§ Brano scelto:
Il potere di ordinanza sindacale secondo le previsioni del T.U.E.L.
Le disposizioni contenute nel Testo unico degli enti locali – D. Lgs. n. 267 del 2000 – attribuiscono al Sindaco, tra l’altro, il potere di emanare ordinanze contingibili e urgenti[1].

In particolare, l’art. 50, in caso di emergenze sanitarie o di igiene pubblica a carattere esclusivamente locale, prevede che il Sindaco possa adottare le predette ordinanze, nella qualità di rappresentante della comunità locale. Il decreto legge n. 14 del 2017 (c.d. Decreto Minniti), convertito con legge n. 48 del 2017, ha ampliato l’ambito di intervento del Sindaco, sempre nella veste di rappresentante della comunità locale, anche agli interventi volti a superare situazioni di grave incuria o degrado del territorio, dell’ambiente e del patrimonio culturale o di pregiudizio del decoro e della vivibilità urbana, con particolare riferimento alle esigenze di tutela della tranquillità e del riposo dei residenti, anche con interventi in materia di orari di vendita, anche per asporto, e di somministrazione di bevande alcoliche e superalcoliche.



Pure il successivo art. 54 conferisce al Sindaco il potere di adottare ordinanze contingibili e urgenti, seppure al fine di prevenire e di eliminare gravi pericoli che minacciano l’incolumità pubblica, ossia l’integrità fisica della popolazione, e la sicurezza urbana, ovvero tendono a prevenire e contrastare l’insorgere di fenomeni criminosi o di illegalità, quali lo spaccio di stupefacenti, lo sfruttamento della prostituzione, la tratta di persone, l’accattonaggio con impiego di minori e disabili, ovvero riguardano fenomeni di abusivismo, quale l’illecita occupazione di spazi pubblici, o di violenza, anche legati all’abuso di alcool o all’uso di sostanze stupefacenti. Tale potere è attribuito al Sindaco in qualità di ufficiale del Governo, con la conseguente soggezione al potere di vigilanza prefettizio e ministeriale.

Voci elencate in un insieme di dati:

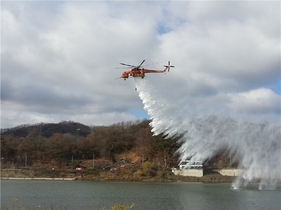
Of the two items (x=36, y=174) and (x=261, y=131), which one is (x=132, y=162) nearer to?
(x=36, y=174)

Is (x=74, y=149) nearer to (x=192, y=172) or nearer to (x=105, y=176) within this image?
(x=105, y=176)

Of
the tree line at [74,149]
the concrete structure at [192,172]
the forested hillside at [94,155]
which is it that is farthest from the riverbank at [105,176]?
the tree line at [74,149]

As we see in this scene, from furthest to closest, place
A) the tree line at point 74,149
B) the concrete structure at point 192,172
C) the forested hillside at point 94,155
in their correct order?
the tree line at point 74,149 → the forested hillside at point 94,155 → the concrete structure at point 192,172

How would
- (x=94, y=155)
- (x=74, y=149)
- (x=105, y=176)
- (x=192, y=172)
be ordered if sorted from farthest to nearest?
(x=94, y=155) → (x=74, y=149) → (x=105, y=176) → (x=192, y=172)

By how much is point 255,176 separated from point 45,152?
310 feet

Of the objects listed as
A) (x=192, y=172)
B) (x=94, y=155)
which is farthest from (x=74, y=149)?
(x=192, y=172)

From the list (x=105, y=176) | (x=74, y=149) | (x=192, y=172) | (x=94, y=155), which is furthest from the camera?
(x=94, y=155)

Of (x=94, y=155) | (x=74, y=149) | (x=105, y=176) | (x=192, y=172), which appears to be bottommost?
(x=105, y=176)

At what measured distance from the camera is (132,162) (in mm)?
133125

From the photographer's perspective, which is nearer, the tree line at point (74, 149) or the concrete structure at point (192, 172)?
the concrete structure at point (192, 172)

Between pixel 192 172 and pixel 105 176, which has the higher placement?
pixel 192 172

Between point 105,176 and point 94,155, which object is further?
point 94,155

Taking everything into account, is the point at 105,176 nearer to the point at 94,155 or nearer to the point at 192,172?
the point at 192,172

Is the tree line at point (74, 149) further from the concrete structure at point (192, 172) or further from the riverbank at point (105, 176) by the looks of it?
the concrete structure at point (192, 172)
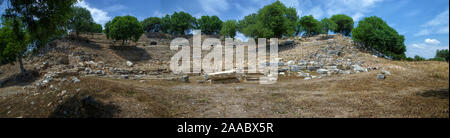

§ Compiti richiesti:
• 1. Rispondi alle seguenti domande sul brano dedicato al potere di ordinanza del Sindaco.
(a) Quale decreto legislativo contiene il Testo unico degli enti locali?
(b) Con quale legge è stato convertito il decreto legge n. 14 del 2017?
(c) In quale qualità il Sindaco adotta le ordinanze previste dall'art. 54?
• 2. Raccogli tutte le righe delle voci in cui compare la parola "furthest".

§ Risultati in ordine:
• 1.
(a) Il D. Lgs. n. 267 del 2000.
(b) Con la legge n. 48 del 2017.
(c) In qualità di ufficiale del Governo.

• 2.
As we see in this scene, from furthest to closest, place
From the list (x=105, y=176) | (x=74, y=149) | (x=192, y=172) | (x=94, y=155), which is furthest from the camera?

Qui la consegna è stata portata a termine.